Wednesday, October 24, 2012

Insight: Pakistani death squads spur desperate voyage to Australia

By Matthew Bigg, Matthew Green and James Grubel

QUETTA, Pakistan/PUNCAK,Indonesia | Wed Oct 24, 2012 6:29pm EDT

(Reuters) - It was 3 a.m. when Abid Warasi and his friend clambered into an Indonesian fishing boat, joining 300 other migrants packed into the hold. Only a few days away by sea, Australia seemed tantalizingly close.

Six hours into the voyage, the craft overturned. The two teenagers clung to the upturned hull. One by one, survivors lost purchase and drifted away, their dreams swallowed by the warm waters of the Java Sea.

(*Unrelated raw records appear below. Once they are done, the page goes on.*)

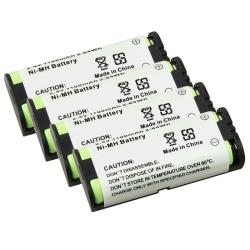 Compatible Ni-MH Battery for Panasonic HHR-P105 Phone (Pack of 4)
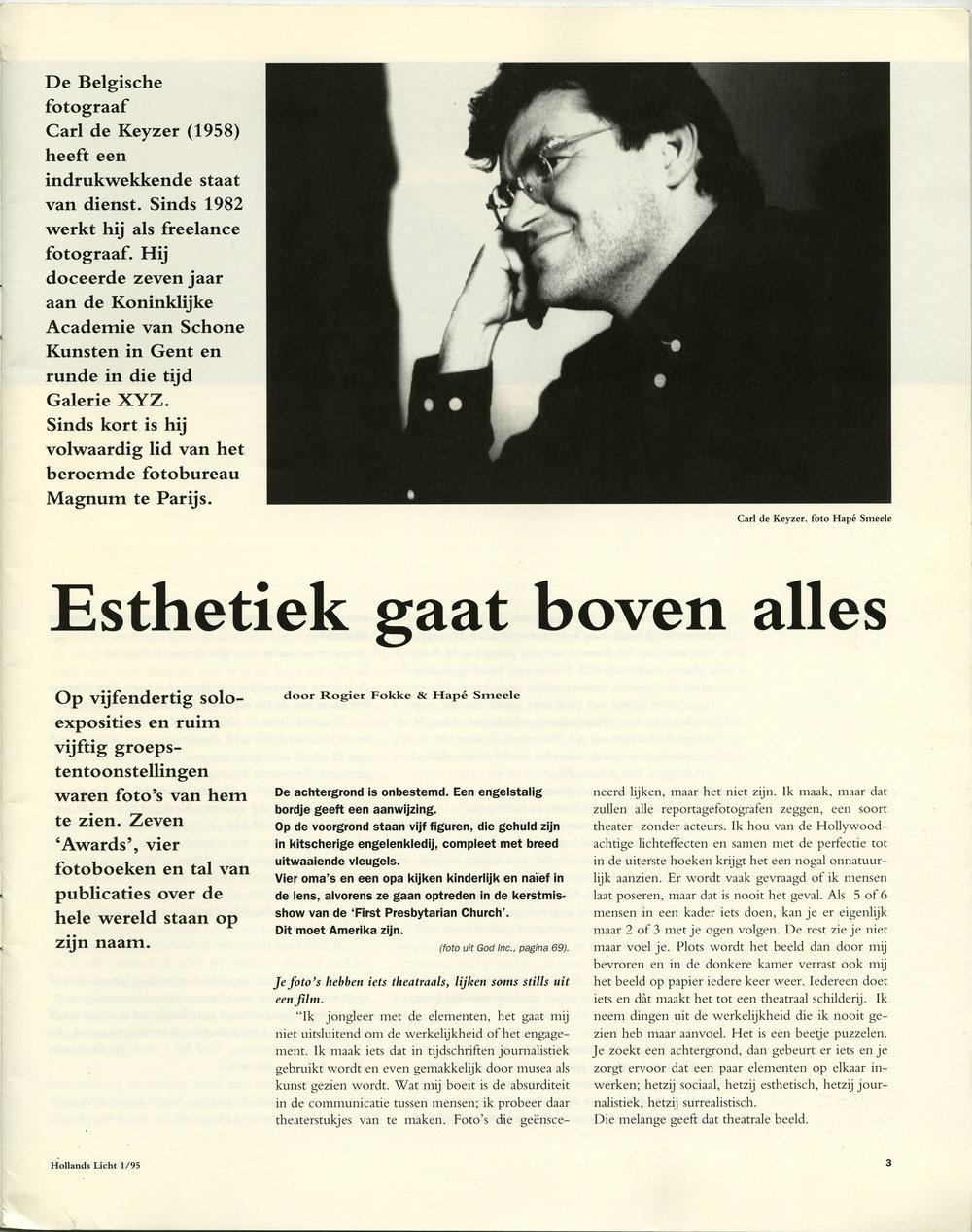 Hollands Licht (Interview)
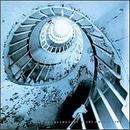 Swing The Heartache-The B... album cover
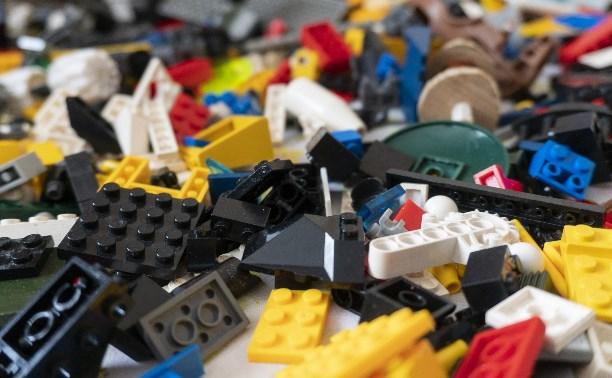 «Лего» и гречка: «МамКомпания» запустила для детей и родителей новый челлендж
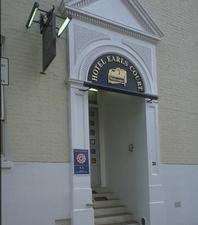 Hotel Earls Court
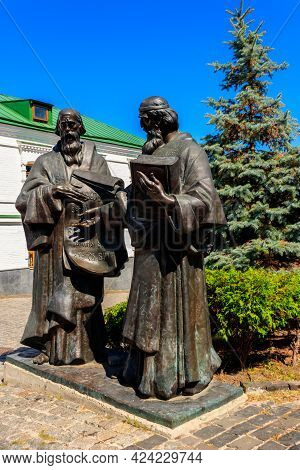 Kiev, Ukraine - August 24, 2019: Monument Of Saints Cyril And Methodius In Kyiv Pechersk Lavra (kiev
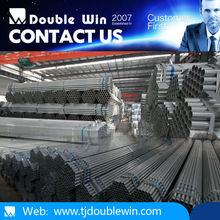 Ronda tubo de acero galvanizado we are the fabricación trading oriental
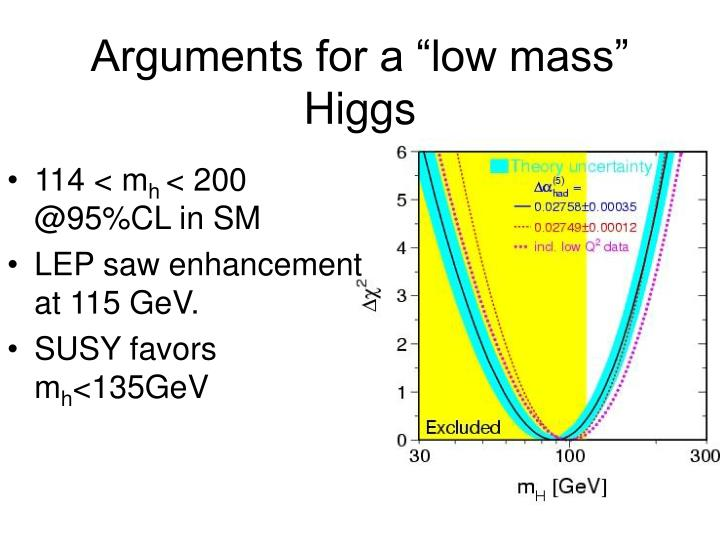 """Arguments for a """"low mass"""" Higgs"""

"When the boat capsized, the dead bodies came floating above the water," Warasi said, recounting his ordeal in the Indonesian hill town of Puncak, just south of Jakarta. "Our hearts were so sad for them and we were waiting for our own time when we would die."

The heroism that would ensure the pair survived 48 hours in the water is not merely testament to the bond of friendship that has united Warasi and Muhammad Muntaziri since their childhoods in the Pakistani city of Quetta.

Their determination is also a reflection of the ferocity of the persecution unleashed upon their ethnic Hazara community, who are almost all members of Pakistan's Shi'ite minority.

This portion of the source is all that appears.